- **Task directions**
Restate all of the data exactly.

- **Items**
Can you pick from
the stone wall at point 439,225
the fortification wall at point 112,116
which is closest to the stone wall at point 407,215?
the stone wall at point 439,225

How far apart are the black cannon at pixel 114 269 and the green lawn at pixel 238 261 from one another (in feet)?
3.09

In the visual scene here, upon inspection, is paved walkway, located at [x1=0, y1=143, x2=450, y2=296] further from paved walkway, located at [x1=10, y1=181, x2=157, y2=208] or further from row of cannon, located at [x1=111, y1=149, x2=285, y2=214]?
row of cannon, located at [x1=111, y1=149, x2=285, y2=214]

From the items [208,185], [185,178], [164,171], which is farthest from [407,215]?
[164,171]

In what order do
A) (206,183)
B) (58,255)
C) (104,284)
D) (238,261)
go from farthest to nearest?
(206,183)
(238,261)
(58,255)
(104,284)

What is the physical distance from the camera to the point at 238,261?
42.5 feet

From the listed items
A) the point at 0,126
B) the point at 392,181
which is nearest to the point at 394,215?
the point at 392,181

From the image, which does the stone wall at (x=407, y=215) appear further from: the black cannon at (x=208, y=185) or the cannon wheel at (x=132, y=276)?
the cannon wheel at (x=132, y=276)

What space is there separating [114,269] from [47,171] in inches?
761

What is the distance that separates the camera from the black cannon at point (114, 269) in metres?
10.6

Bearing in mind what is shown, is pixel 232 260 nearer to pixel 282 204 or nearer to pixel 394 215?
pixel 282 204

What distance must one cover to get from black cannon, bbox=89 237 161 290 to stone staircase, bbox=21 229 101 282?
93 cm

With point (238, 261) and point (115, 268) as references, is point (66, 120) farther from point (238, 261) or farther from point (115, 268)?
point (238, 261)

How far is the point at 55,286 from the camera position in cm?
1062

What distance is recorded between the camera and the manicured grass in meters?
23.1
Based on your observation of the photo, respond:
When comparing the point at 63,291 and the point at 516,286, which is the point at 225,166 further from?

- **In response**
Can you pick from
the stone wall at point 439,225
the fortification wall at point 112,116
which is closest to the stone wall at point 407,215?
the stone wall at point 439,225

How far apart are the black cannon at pixel 114 269 and the green lawn at pixel 238 261 from one another (in feet)?
3.09

In the visual scene here, upon inspection, is paved walkway, located at [x1=0, y1=143, x2=450, y2=296] further from paved walkway, located at [x1=10, y1=181, x2=157, y2=208] or further from row of cannon, located at [x1=111, y1=149, x2=285, y2=214]?
row of cannon, located at [x1=111, y1=149, x2=285, y2=214]

From the items [208,185], [185,178], [164,171], which is farthest from [407,215]?
[164,171]

In what order do
A) (206,183)
B) (58,255)
C) (104,284)
D) (238,261)
go from farthest to nearest?
(206,183)
(238,261)
(58,255)
(104,284)

What is the physical distance from the camera to the point at 238,261?
42.5 feet

From the listed items
A) the point at 0,126
B) the point at 392,181
which is nearest to the point at 394,215?
the point at 392,181

From the image, which does the stone wall at (x=407, y=215) appear further from: the black cannon at (x=208, y=185) or the cannon wheel at (x=132, y=276)?
the cannon wheel at (x=132, y=276)

What space is there separating [114,269] from [47,171] in inches?
761

What is the distance that separates the camera from the black cannon at point (114, 269) in metres?
10.6

Bearing in mind what is shown, is pixel 232 260 nearer to pixel 282 204 or nearer to pixel 394 215?
pixel 282 204

What distance must one cover to get from black cannon, bbox=89 237 161 290 to stone staircase, bbox=21 229 101 282?
93 cm

With point (238, 261) and point (115, 268) as references, is point (66, 120) farther from point (238, 261) or farther from point (115, 268)?
point (238, 261)

How far is the point at 55,286 from the camera position in cm?
1062

What distance is recorded between the camera and the manicured grass in meters?
23.1
Based on your observation of the photo, respond:
When comparing the point at 63,291 and the point at 516,286, which is the point at 225,166 further from?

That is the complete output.